Convertie à l'islam par les Turcs pendant l'occupation, l'Albanie compte actuellement trois religions principales : les musulmans (58,8%), les orthodoxes (24,1%) et les catholiques (16,8%). Les clivages religieux jouent un faible rôle dans l'Albanie d'aujourd'hui, en raison de la tradition très ancienne de coexistence pacifique entre les diverses religions, qui se manifeste dans la devise "Feja e shqiptarit është shqiptaria - la religion de l'Albanais est l'albanitude", datant de la renaissance albanaise au XIXe siècle. Aussi, la politique athée du régime d'Enver Hoxha a atténué le sentiment religieux. Parmi les musulmans, on compte deux grandes obédiences: des musulmans sunnites et des bektashis (courant mystique qui se rattache à la tradition chiite et est marqué par une très grande tolérance religieuse et culturelle). Les bektashis ont joué un rôle déterminant dans la lutte des Albanais pour une autonomie au sein de l'empire Ottoman. Pendant la deuxième guerre mondiale, de nombreux dignitaires bektashi ont pris part à la résistance armée aux côtés du Parti Communiste. Ils n'en furent pas moins impitoyablement éliminés par le nouveau régime. L'Albanie ayant subi un isolement complet durant 45 ans, elle doit aujourd'hui encore poursuivre sa reconstruction et son intégration sur la scène internationale.
Culture
L'albanais est la langue parlée en Albanie, en Macédoine, au Monténégro, au Kosovo ainsi que dans certaines poches isolées d'Italie (Arbëresh) et de Grèce. Les deux principaux dialectes ont connu des développements différents au cours du dernier millénaire :
Dans l'ensemble, les deux communautés linguistiques se comprennent entre elles, mais il existe de nombreuses formes dialectales. La langue officielle de l'Albanie était un dialecte guègue méridional de 1909 jusqu'à la fin de la Seconde Guerre mondiale ; il fut après cette date remplacé par le tosque. Les oeuvres littéraires écrites en caractères de l'alphabet latin, peu nombreuses sont, pour la plupart, postérieures au renouveau national du XIXe siècle.

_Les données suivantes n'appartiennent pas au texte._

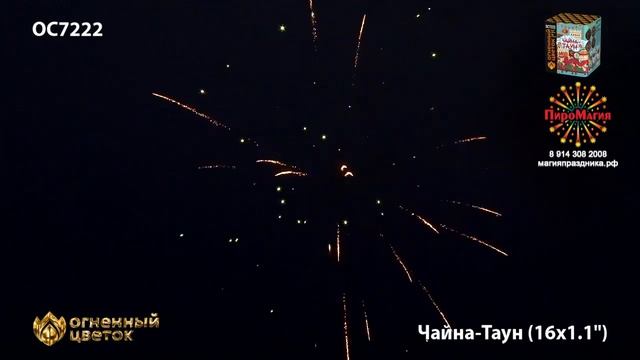 Фейерверк Чайна Таун 1,1*16 ОС7222 смотреть онлайн
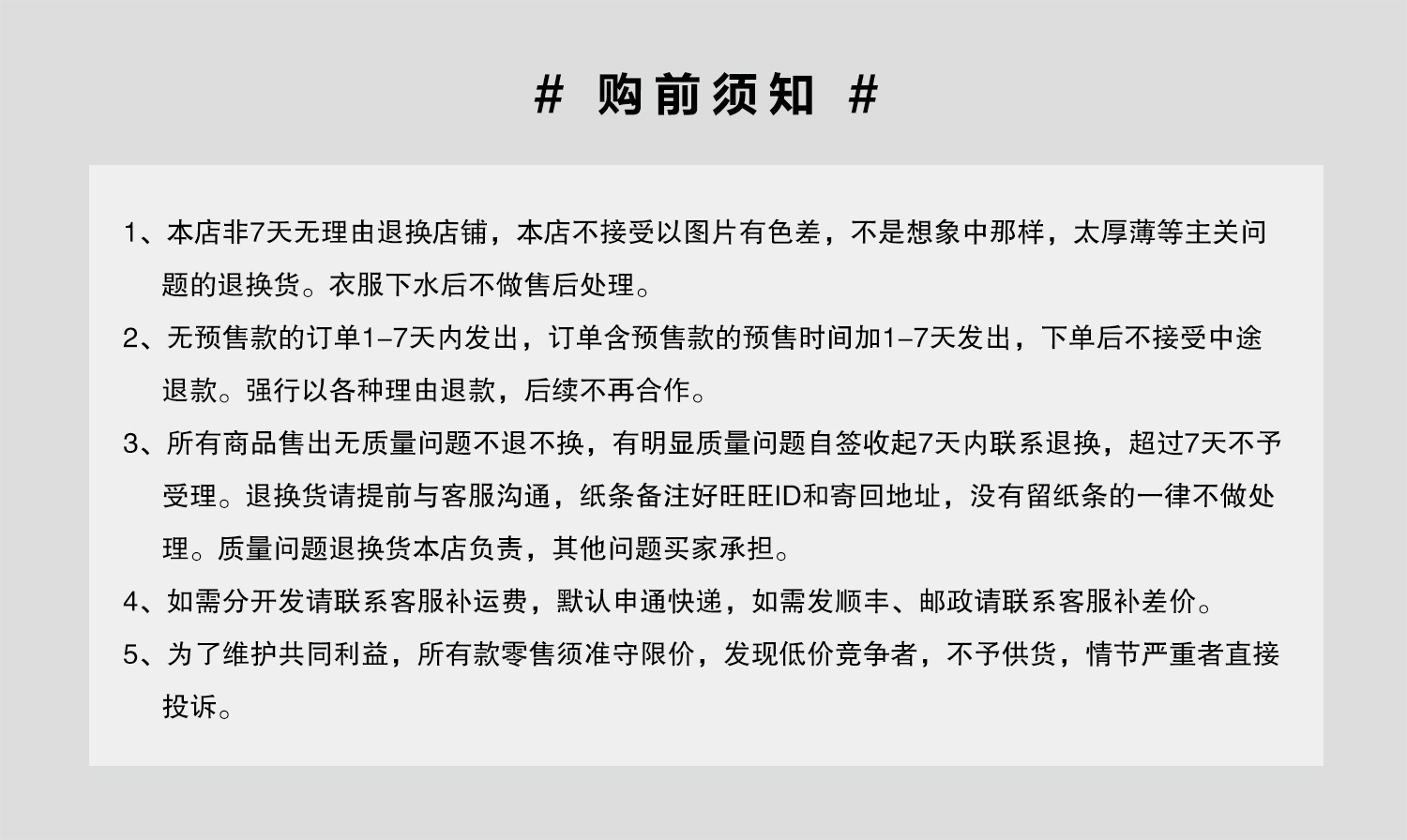 男童短袖T恤日系Miki夏季2024年女童短袖批发中小童外贸童装批发详情11
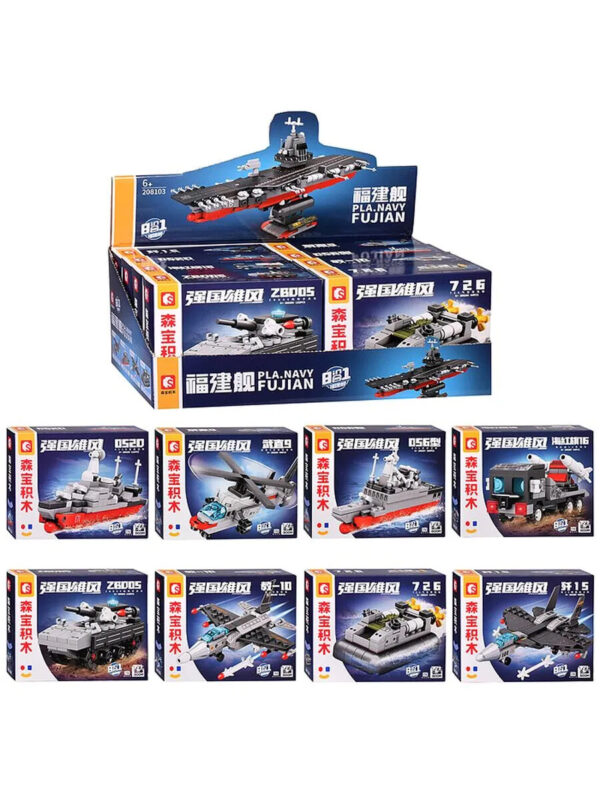 Конструктор "Военный транспорт" в коробке 208103-208110 1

L'albanais constitue une branche distincte, « groupe thraco-illyrien » de la famille des langues indo-européennes ; on n'a pu établir aucun lien clairement défini avec quelque autre sous-famille indo-européenne.
Ismail Kadare, l'écrivan le plus connu d'Albanie, qui a obtenu le prix "Man Booker International" en 2005.
Fatos Kongoli, "l'autre K" de la littérature albanaise, a reçu de nombreux prix dans son pays. Ses romans, souvent teintés de noirceur et d'un extrême réalisme, évoquent le trouble voire la folie de personnages pendant et après le traumatisme créé par le système totalitaire. Ses oeuvres sont traduites dans de nombreuses langues dont le français.
Cizia Zykë, écrivain et aventurier français né d'une mère grecque et d'un père albanais devenu légionnaire ; a écrit quatre romans qui expliquent comment différents trafics se sont développés en Albanie durant les années 1990 : "Les Aigles" et la trilogie "Au nom du père". Il est par ailleurs l'auteur d'un reportage sur le code d'honneur albanais, le Kanoun.